The VC firms that pumped almost $2 billion into FTX came under heavy fire for not spotting the fraud. Sequoia Capital, Thoma Bravo and Paradigm even face a class-action lawsuit from FTX investors who alleged that these VCs hyped the legitimacy of the exchange.
As a result, investors are now running background checks on company founders and asking for hard data on metrics like revenue and customer growth, said Pakman. “They need more than a business plan,” he said.
Startups themselves have also adapted, increasingly choosing to launch their businesses in places like Singapore, the UK and European Union, which are viewed as more friendly to crypto than the US, according to Pakman.
Kate Laurence, CEO of Bloccelerate VC, said that the “irrational exuberance” that characterized the crypto bull run overshadowed the need for vetting potential investments, but it’s now a much different time for VCs.
Due diligence is “no longer something that they can choose whether or not to participate in,” she said.
Decentralized Finance
The collapse of FTX, a centralized exchange, has reignited interest in decentralized finance, according to Paul Veradittakit, managing partner at crypto VC firm Pantera Capital.

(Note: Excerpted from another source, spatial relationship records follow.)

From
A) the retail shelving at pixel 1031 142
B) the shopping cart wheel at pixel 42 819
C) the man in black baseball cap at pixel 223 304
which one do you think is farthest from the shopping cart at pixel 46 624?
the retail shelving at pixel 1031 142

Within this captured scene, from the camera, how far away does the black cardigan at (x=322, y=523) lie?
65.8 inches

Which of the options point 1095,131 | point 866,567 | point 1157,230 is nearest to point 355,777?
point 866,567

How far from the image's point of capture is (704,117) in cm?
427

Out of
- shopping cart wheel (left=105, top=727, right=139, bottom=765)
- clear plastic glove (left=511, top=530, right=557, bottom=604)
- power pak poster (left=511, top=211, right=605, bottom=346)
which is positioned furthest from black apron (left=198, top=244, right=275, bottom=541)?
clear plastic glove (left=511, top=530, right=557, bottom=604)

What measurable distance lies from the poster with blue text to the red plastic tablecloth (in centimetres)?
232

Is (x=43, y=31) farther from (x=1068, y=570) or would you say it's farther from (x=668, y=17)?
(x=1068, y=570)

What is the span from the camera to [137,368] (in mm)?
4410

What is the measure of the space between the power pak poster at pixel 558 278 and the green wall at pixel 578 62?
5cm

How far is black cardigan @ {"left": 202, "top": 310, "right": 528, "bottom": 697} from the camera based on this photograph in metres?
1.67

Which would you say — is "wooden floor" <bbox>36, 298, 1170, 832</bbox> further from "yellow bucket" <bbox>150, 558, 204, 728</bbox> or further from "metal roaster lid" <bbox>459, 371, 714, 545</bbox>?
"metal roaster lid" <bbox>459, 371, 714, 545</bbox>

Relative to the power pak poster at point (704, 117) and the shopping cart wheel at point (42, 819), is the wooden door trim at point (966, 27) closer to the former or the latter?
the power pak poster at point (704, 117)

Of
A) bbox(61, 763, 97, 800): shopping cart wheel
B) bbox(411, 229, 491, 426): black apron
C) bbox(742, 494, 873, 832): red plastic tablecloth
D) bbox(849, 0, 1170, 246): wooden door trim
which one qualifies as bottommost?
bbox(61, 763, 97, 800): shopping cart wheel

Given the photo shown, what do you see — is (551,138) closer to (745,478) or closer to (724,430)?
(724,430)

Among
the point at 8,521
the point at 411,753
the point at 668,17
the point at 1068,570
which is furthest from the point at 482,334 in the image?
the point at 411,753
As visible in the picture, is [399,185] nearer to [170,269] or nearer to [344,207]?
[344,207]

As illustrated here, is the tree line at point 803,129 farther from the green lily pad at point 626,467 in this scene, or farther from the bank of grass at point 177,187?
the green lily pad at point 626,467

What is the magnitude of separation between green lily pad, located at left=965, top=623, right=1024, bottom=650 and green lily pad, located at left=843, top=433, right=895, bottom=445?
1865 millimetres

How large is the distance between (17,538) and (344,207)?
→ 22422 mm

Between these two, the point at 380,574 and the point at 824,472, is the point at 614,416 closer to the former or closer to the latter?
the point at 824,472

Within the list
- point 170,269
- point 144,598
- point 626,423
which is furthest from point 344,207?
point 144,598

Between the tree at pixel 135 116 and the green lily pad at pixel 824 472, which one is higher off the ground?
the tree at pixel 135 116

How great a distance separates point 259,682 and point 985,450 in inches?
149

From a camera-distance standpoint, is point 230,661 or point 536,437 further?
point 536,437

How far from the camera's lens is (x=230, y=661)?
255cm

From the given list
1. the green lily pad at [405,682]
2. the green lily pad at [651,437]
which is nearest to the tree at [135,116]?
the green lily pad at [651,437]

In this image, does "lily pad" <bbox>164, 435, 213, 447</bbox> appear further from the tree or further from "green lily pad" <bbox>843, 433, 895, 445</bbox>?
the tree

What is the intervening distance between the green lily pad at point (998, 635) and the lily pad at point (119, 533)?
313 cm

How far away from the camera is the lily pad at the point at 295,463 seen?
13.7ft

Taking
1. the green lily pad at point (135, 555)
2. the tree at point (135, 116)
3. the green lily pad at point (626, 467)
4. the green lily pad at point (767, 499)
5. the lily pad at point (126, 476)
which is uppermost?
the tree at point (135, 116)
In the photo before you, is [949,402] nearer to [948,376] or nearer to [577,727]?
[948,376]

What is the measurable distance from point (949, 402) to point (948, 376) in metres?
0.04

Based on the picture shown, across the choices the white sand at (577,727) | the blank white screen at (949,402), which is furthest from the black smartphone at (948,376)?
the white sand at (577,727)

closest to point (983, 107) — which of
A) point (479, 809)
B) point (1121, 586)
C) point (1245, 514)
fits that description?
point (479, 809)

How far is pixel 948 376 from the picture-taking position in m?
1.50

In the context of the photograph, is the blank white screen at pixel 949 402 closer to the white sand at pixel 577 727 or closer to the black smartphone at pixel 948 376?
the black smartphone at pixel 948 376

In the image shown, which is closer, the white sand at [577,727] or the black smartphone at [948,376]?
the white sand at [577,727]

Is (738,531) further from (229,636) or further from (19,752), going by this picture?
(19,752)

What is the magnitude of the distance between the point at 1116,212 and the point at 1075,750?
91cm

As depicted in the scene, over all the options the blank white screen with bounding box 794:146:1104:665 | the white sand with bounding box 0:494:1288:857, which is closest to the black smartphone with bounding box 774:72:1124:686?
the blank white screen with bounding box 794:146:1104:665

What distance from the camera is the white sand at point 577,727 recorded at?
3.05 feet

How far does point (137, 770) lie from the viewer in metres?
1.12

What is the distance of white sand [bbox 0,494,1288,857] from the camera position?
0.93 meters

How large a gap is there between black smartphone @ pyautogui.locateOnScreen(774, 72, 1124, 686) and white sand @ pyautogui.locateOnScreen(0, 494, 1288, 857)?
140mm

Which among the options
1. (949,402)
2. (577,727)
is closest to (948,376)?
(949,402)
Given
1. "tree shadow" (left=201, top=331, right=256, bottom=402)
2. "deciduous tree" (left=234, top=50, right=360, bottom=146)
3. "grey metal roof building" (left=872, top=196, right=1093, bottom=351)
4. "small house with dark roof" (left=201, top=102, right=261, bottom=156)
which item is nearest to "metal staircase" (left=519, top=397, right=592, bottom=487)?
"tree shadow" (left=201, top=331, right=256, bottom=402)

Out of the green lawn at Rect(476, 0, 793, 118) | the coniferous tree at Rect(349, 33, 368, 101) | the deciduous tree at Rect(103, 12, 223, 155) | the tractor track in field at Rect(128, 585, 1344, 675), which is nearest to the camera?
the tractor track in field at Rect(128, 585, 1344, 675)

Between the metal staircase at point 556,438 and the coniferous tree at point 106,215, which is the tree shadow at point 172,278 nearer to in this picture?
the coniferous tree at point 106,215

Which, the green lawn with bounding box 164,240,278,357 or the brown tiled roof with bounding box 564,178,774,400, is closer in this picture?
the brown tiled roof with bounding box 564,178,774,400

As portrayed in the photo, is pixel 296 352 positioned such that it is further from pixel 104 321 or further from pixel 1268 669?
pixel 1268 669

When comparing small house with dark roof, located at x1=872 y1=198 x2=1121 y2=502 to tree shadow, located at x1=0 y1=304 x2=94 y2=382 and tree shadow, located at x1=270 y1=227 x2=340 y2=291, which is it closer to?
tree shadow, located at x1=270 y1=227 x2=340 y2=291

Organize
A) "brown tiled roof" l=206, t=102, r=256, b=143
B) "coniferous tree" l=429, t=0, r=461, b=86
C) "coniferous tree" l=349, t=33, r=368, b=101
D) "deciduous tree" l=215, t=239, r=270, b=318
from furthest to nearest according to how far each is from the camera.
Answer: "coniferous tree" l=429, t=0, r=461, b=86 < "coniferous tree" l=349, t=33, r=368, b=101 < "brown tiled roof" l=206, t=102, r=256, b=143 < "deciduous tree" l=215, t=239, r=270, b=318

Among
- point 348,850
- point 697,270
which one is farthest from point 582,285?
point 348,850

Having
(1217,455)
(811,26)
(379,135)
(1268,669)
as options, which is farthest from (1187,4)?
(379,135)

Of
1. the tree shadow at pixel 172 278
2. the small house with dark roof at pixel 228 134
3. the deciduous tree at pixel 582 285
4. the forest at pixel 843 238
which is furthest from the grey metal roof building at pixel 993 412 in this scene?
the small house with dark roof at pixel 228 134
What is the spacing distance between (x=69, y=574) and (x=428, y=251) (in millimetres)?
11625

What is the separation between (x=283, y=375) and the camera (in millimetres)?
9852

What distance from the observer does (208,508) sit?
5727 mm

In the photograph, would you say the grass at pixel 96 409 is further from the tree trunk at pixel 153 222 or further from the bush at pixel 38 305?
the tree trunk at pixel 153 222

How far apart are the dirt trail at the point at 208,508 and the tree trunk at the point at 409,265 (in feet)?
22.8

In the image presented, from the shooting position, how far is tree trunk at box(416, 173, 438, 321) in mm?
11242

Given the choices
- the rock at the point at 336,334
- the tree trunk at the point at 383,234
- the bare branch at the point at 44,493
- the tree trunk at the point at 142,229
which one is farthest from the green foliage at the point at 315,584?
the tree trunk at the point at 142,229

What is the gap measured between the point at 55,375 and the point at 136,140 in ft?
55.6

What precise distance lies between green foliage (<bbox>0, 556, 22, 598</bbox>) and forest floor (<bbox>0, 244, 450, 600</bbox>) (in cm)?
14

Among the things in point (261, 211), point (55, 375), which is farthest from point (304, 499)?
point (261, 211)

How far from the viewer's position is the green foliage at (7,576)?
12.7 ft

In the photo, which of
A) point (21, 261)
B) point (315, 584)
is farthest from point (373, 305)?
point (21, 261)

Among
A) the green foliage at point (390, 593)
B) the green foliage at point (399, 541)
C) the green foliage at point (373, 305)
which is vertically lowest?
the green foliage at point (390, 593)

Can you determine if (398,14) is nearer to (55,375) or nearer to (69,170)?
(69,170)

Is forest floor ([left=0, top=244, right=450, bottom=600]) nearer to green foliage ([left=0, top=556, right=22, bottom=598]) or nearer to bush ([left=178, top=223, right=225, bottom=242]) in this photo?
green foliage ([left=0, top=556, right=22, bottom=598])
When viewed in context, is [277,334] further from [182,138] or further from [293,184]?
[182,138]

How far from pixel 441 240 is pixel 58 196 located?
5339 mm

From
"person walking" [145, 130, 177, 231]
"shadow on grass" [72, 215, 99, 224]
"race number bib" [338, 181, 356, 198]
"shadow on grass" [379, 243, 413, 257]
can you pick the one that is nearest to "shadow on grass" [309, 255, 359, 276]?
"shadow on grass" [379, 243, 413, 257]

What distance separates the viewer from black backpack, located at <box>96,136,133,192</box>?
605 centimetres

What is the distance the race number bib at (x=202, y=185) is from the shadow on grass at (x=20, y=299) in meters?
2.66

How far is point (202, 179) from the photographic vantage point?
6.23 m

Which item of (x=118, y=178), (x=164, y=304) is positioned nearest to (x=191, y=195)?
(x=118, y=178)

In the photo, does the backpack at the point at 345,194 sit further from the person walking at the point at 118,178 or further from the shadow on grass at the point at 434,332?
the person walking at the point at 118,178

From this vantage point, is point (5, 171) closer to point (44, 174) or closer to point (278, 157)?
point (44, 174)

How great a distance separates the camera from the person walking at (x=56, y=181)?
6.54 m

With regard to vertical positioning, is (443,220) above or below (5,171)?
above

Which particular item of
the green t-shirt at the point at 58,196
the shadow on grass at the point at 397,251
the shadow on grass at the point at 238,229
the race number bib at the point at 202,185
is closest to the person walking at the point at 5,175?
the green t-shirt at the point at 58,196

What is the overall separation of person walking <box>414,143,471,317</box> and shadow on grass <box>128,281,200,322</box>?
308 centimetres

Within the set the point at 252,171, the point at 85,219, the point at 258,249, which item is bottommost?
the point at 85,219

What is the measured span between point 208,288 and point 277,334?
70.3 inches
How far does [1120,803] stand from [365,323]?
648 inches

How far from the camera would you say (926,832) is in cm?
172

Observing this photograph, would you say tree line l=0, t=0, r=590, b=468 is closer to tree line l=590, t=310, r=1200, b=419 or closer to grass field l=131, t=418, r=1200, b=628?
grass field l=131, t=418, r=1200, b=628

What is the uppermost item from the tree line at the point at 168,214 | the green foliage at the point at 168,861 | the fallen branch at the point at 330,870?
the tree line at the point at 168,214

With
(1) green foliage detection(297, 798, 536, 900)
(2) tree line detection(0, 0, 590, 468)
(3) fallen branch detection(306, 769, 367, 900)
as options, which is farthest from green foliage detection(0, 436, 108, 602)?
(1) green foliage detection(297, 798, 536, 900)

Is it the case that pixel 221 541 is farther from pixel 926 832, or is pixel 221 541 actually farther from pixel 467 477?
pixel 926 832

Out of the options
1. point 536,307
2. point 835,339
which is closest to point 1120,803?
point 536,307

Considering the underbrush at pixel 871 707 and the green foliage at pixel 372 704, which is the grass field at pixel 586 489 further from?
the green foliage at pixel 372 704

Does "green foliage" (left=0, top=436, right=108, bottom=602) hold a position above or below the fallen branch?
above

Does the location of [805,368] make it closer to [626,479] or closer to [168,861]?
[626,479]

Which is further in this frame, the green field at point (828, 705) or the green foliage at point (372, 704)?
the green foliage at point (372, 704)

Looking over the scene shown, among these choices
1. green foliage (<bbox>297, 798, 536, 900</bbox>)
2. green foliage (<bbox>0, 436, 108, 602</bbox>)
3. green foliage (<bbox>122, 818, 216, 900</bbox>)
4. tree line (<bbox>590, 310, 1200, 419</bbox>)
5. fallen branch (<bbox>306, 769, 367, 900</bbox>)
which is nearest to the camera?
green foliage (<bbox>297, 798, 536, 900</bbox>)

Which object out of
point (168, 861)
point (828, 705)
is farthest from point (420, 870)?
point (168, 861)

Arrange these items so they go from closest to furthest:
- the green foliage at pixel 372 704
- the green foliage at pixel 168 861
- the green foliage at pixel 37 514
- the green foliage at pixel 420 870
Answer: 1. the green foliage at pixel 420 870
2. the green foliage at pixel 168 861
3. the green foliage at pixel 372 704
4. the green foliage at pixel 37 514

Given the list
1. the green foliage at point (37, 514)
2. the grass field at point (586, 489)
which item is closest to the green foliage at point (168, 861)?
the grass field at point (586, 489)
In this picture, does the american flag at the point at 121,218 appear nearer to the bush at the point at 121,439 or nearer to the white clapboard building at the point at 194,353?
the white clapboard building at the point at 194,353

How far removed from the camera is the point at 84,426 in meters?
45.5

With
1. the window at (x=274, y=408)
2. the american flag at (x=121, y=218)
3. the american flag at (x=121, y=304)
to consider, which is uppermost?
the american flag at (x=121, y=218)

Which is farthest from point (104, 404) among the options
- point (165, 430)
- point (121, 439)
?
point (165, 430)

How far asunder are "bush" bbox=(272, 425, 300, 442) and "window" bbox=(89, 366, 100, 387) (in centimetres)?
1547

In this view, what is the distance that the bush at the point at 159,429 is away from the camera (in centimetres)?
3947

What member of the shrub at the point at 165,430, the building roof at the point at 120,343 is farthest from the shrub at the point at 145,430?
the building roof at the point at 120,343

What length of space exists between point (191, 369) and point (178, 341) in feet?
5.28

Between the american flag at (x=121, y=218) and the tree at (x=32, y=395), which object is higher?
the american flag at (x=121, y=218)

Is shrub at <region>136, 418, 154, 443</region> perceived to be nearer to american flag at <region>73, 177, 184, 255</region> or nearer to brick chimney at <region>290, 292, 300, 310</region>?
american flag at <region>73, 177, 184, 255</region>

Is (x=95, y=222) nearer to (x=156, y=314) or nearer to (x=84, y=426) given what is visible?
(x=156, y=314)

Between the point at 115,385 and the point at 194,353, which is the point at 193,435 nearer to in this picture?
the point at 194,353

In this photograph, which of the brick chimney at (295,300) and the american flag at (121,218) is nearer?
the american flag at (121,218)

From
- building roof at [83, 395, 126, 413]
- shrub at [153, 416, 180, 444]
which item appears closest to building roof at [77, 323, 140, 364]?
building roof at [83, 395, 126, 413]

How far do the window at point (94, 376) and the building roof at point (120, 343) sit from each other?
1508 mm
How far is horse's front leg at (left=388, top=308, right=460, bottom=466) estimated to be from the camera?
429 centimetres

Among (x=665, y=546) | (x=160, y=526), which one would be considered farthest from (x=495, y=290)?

“We see a new breed of DeFi companies around derivatives and structured products, companies hoping to provide separation of custody and clearing, and companies providing more transparency around credit,” he said.
While the total value of cryptocurrencies locked on DeFi applications is still down from a year ago, it has rebounded in recent months.
FTX drove home the peril of keeping your digital assets on a centralized exchange, said Edge & Node’s Kline. Former FTX users are still seeking to recover some $16 billion of crypto that was trapped on the platform when it went down.
“It’s like, are you kidding me? Have you learned nothing?” Kline said.